On Wed, Jul 19, 2023 at 09:55:39AM -0700, Ian Rogers wrote:
> On Fri, Jul 14, 2023 at 12:19 AM Changbin Du <changbin.du@huawei.com> wrote:
> >
> > On Fri, Jul 14, 2023 at 10:06:31AM +0300, Adrian Hunter wrote:
> > > On 13/07/23 11:58, Changbin Du wrote:
> > > > To get consistent benchmarking results, sometimes we need to set the
> > > > sched_policy/priority/mask of the workload to reduce system noise.
> > > >
> > > > For example, CPU binding is required on big.little system.
> > > >
> > > > $ perf stat -r 10 -- taskset -c 0 ls
> > > >
> > > > Nevertheless, the 'taskset' is also counted here.
> > > >
> > > > To get away of the middleman, this adds a new option '--workload-attr' to
> > > > do the same jobs for stat and record commands.
> > > >
> > > > $ sudo perf stat --workload-attr fifo,40,0x1 -- ls
> > > >
> > > > Above will make 'ls' run on CPU #0 with fifo scheduler and realtime
> > > > priority is 40.
> > >
> > > Aren't there ways to set up a process then start perf using -p <pid>
> > > then let the process continue.
> > >
> > By that you need a mechanism to pause the new spawnned process and wait perf to
> > attach. Or setup the sched properties by the app itself. But sometimes we just
> > simply want to run the app through and measure some events. With
> > --workload-attr, we do not need extra setup works.
>
> To my naive eyes this looks to be a broadly useful addition. Some thoughts:
> - "cpu-mask" as the command line argument name, this is "-C" and
> "--cpu" elsewhere, so perhaps just "cpu" as the mask is perhaps
> confusing.
I changed the name of third field to cpu-list, and use perf_cpu_map_new() to
parse the list. This api doesn't accept a mask.

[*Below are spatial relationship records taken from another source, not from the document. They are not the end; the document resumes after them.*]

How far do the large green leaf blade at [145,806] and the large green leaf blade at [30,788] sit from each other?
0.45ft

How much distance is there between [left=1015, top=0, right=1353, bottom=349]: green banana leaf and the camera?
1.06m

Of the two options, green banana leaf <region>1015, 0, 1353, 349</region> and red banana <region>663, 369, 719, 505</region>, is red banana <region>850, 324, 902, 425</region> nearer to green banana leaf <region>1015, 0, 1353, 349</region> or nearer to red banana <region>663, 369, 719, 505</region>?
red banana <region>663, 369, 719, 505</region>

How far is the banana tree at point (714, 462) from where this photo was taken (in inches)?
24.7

--workload-attr <sched_policy[,priority][,cpu-list]>
setup target workload (the <command>) attributes:
sched_policy: other|fifo|rr|batch|idle
priority: scheduling priority for fifo|rr, nice value for other
cpu-list: CPU affinity. e.g. 1-2:4 is processors #1, #2, and #4
> - could we get a test? Perhaps add a case to tools/perf/tests/shell/stat.sh:
> https://git.kernel.org/pub/scm/linux/kernel/git/perf/perf-tools-next.git/tree/tools/perf/tests/shell/stat.sh?h=perf-tools-next
>
No problem, I will add a testcase there.
> Thanks,
> Ian
>
> > --
> > Cheers,
> > Changbin Du
@@ -3289,6 +3289,17 @@ static int parse_record_synth_option(const struct option *opt,
return 0;
}
+static int record_parse_workload_attr_opt(const struct option *opt,
+ const char *arg,
+ int unset __maybe_unused)
+{
+ struct record_opts *opts = opt->value;
+
+ return evlist__parse_workload_attr(arg, &opts->target.workload.sched_policy,
+ &opts->target.workload.sched_priority,
+ &opts->target.workload.cpu_mask);
+}
+
/*
* XXX Ideally would be local to cmd_record() and passed to a record__new
* because we need to have access to it in record__exit, that is called
@@ -3309,6 +3320,8 @@ static struct record record = {
.target = {
.uses_mmap = true,
.default_per_cpu = true,
+ .workload.sched_policy = -1,
+ .workload.sched_priority = 0,
},
.mmap_flush = MMAP_FLUSH_DEFAULT,
.nr_threads_synthesize = 1,
@@ -3333,6 +3346,12 @@ static struct record record = {
const char record_callchain_help[] = CALLCHAIN_RECORD_HELP
"\n\t\t\t\tDefault: fp";
+const char record_workload_attr_help[] =
+ "setup target workload (the <command>) attributes:\n\n"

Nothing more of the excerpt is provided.